Meeting the Man Who Made Him the (Mistaken) Messiah
Economist Raj Patel, released from being considered a deity, met the man whose followers had first made the connection
By: Scott James
Raj Patel has met his maker, so to speak.
Patel, a San Francisco author and economist, woke up one day earlier this year to discover that he had unwillingly been declared the messiah by followers of the New Age group Share International, founded by Benjamin Creme, a London mystic. It was a revelation that made Patel the focus of unwanted attention by thousands of worshipers and thrust him into a surreal international news media frenzy.
Last week Creme visited the Bay Area, and the two men met for the first time, over cookies in a private home in Berkeley, a possible finale in the timely tale of a mortal mistaken for a god.
After the meeting, both men have decided to call the events of the past several months “a case of mistaken identity.” They seemed impressed with each other, with Creme saying he found Patel quite intelligent and charming.
Patel had a different impression of Creme: “Bonkers.”
In January, devotees of Creme’s decades-old prophesies concluded — based on a series of clues and unverified information on the Internet — that Patel was the earthly manifestation of Maitreya, The World Teacher.
Creme, who said he received telepathic messages from the immortal Maitreya to share with followers, did not endorse the claim. But he did not forcefully deny it either. The story first appeared in this column, then London tabloids devoured the tale mercilessly, and Stephen Colbert, the comedian, devoted an entire segment of his “Colbert Report” on Comedy Central to ridiculing the deification.
Although Creme has finally released Patel from his divine burden, it doesn’t mean that he has given up on the idea of a messiah for these troubling times. In fact, his meeting with Patel was just part of an extended visit to the Bay Area to recruit new believers.
A crowd of more than 600 gathered at San Francisco’s Palace of Fine Arts on a recent Sunday afternoon to hear Creme.

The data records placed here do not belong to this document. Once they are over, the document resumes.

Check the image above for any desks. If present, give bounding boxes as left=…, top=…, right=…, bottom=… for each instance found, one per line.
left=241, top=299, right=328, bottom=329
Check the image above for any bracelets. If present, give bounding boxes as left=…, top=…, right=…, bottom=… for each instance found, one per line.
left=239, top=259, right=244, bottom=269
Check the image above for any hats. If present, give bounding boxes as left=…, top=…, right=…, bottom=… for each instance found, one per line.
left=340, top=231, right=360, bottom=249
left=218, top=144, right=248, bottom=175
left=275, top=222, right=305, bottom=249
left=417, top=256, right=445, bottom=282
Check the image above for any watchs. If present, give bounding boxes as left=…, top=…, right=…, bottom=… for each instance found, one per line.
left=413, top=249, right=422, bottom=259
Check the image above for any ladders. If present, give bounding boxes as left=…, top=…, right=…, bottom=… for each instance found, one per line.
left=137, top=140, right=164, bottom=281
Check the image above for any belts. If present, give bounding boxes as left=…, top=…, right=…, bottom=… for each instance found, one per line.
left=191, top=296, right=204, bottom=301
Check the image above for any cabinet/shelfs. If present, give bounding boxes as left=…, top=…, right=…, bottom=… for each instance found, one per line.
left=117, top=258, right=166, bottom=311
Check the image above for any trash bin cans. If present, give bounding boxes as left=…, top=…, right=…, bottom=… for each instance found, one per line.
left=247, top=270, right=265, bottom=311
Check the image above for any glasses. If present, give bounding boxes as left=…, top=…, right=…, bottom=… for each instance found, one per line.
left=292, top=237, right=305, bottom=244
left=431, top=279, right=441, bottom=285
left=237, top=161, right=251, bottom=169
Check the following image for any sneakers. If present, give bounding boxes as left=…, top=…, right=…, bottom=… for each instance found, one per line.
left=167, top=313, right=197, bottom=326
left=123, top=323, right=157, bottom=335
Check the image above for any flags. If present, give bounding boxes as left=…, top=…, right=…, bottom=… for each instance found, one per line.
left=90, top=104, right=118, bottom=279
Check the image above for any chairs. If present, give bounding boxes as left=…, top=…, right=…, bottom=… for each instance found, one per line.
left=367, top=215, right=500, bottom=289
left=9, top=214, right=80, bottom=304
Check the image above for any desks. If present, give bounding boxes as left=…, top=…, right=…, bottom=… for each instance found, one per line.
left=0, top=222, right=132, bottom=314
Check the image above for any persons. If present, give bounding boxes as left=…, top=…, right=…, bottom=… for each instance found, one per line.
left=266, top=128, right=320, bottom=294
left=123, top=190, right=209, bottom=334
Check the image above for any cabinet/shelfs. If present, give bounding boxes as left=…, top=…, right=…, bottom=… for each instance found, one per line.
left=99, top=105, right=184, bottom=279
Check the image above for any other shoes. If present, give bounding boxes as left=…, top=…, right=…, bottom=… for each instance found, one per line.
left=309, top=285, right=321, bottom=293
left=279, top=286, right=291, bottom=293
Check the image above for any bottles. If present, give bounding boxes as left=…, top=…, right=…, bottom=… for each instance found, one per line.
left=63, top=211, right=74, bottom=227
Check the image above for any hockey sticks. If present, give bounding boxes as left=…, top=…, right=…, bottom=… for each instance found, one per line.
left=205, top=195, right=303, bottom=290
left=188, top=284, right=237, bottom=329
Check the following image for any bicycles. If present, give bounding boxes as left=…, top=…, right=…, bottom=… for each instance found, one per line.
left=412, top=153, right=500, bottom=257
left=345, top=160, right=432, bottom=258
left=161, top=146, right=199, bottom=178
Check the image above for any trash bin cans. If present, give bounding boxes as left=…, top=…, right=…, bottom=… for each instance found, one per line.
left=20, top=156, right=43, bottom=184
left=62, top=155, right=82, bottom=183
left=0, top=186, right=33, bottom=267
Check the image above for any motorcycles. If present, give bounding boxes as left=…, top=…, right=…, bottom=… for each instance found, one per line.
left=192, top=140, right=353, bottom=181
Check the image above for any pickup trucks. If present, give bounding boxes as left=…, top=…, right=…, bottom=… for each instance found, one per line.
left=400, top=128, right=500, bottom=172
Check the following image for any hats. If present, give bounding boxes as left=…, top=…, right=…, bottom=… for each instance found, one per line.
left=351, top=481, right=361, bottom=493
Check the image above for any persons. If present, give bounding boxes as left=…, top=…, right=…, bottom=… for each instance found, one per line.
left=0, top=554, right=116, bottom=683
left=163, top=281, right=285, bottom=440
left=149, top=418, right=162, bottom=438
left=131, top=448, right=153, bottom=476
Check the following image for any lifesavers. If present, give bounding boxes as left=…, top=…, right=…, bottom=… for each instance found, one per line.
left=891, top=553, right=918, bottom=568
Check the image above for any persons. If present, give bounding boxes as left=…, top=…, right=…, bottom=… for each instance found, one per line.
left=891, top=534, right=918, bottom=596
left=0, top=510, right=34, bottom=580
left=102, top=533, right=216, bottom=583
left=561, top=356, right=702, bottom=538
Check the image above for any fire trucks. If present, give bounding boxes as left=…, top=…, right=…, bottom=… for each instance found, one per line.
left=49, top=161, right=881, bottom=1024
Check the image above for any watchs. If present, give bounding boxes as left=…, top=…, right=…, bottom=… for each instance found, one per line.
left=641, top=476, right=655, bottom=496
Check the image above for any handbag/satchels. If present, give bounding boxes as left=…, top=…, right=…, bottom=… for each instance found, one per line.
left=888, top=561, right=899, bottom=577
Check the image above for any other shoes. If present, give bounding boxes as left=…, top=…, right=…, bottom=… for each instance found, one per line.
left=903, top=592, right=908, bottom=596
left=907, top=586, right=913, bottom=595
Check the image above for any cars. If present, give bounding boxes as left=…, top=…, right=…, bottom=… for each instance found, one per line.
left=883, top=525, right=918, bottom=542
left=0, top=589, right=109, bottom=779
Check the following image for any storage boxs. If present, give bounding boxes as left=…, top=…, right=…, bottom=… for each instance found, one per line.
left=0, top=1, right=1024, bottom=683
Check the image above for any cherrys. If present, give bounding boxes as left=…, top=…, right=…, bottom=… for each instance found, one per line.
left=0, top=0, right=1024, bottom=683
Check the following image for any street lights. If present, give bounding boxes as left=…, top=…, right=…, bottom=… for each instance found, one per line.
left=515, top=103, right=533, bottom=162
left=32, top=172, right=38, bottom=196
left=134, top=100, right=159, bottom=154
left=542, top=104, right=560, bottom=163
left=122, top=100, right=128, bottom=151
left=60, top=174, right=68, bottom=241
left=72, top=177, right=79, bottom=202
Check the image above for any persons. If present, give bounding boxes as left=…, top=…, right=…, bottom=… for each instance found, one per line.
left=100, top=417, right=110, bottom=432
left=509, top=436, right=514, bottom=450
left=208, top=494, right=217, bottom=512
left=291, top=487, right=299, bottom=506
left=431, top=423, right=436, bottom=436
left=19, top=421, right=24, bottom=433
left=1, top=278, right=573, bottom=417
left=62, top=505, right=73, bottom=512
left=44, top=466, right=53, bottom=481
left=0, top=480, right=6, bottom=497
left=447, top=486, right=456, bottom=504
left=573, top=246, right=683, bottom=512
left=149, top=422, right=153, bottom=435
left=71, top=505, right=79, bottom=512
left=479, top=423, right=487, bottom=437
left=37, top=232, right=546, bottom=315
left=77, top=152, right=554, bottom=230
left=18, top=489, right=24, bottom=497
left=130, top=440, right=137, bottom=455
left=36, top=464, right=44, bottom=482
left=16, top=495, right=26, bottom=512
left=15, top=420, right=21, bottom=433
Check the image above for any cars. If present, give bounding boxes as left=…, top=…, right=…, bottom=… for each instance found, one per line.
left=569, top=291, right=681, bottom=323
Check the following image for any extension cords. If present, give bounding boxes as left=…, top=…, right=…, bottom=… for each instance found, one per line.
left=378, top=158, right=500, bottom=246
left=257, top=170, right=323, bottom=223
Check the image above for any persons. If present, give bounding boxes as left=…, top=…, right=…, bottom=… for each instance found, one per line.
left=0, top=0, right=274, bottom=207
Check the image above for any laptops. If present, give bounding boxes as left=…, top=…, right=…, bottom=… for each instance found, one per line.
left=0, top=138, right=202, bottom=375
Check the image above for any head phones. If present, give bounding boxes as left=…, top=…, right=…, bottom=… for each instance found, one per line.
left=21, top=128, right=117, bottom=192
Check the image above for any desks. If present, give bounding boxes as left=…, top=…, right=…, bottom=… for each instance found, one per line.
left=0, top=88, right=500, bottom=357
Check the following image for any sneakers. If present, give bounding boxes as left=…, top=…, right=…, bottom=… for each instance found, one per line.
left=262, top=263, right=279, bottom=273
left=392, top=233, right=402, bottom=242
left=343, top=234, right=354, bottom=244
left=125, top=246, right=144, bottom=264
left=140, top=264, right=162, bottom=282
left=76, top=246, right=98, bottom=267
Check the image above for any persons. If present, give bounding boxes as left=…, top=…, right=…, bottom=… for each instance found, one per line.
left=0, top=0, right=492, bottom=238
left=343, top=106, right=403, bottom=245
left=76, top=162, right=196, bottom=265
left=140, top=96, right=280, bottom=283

Looking his 87 years, he was gently assisted to center stage and then sat stoically as an audio recording played his voice, in a slow Boris Karloff cadence, purportedly channeling the words of Maitreya. “My plan is to show you that the way out of your problems is to listen again to the true voice of god within your hearts, to share,” he said.
When the recording ended, Creme spoke about the various crises in the world, including the growing imbalance between rich and poor that he ascribed to “an outmoded way of living” — a message that seemed to resonate with the mostly white crowd, some of whom had arrived in Mercedeses and BMWs.
Creme went on to explain that invisible “brothers” from other inhabited planets in our solar system had been on Earth to help mankind escape its problems and usher in a new age.
J. Gordon Melton, a religious scholar who has studied Share International and Creme since the 1970s, described the group as “small and harmless.”
The group’s messianic message — that a compassionate savior will come and teach the world better ways — “in hard economic times and war has an appeal,” Melton said. But, he added, non-Christian messiahs tend to face fierce opposition in the United States.
That became clear at Creme’s appearance when a man in the audience disrupted the event by pointing and shouting, “Don’t believe these lies! This man is the devil!”
Creme said later that he had faced such acrimony in the past, although it was rare. He said he had brought his message to San Francisco more than 30 times and generally felt welcomed.
During his Bay Area visit, Creme was asked about the news of the day, a federal court ruling in favor of same-sex marriage in California. Was this a sign of the compassionate new age?
Creme explained that while he personally supported same-sex nuptials, Maitreya did not approve of gay and lesbian couples’ raising children — the new age promoted by Share International should not include same-sex parents.
In addition to the private meeting in Berkeley, Patel attended the Sunday lecture for three hours, and concluded that Creme was “a sweet, pleasant old man” who ultimately “was like the Red Queen in Alice in Wonderland who said she could believe in six impossible things before breakfast.”
But Patel was inspired in one sense. As the author of best-selling books about big ideas — the first two were about food and economics — he is now considering writing about the whole notion of saviors.
He will certainly have a unique perspective.
This article also appears in the Bay Area edition of The New York Times.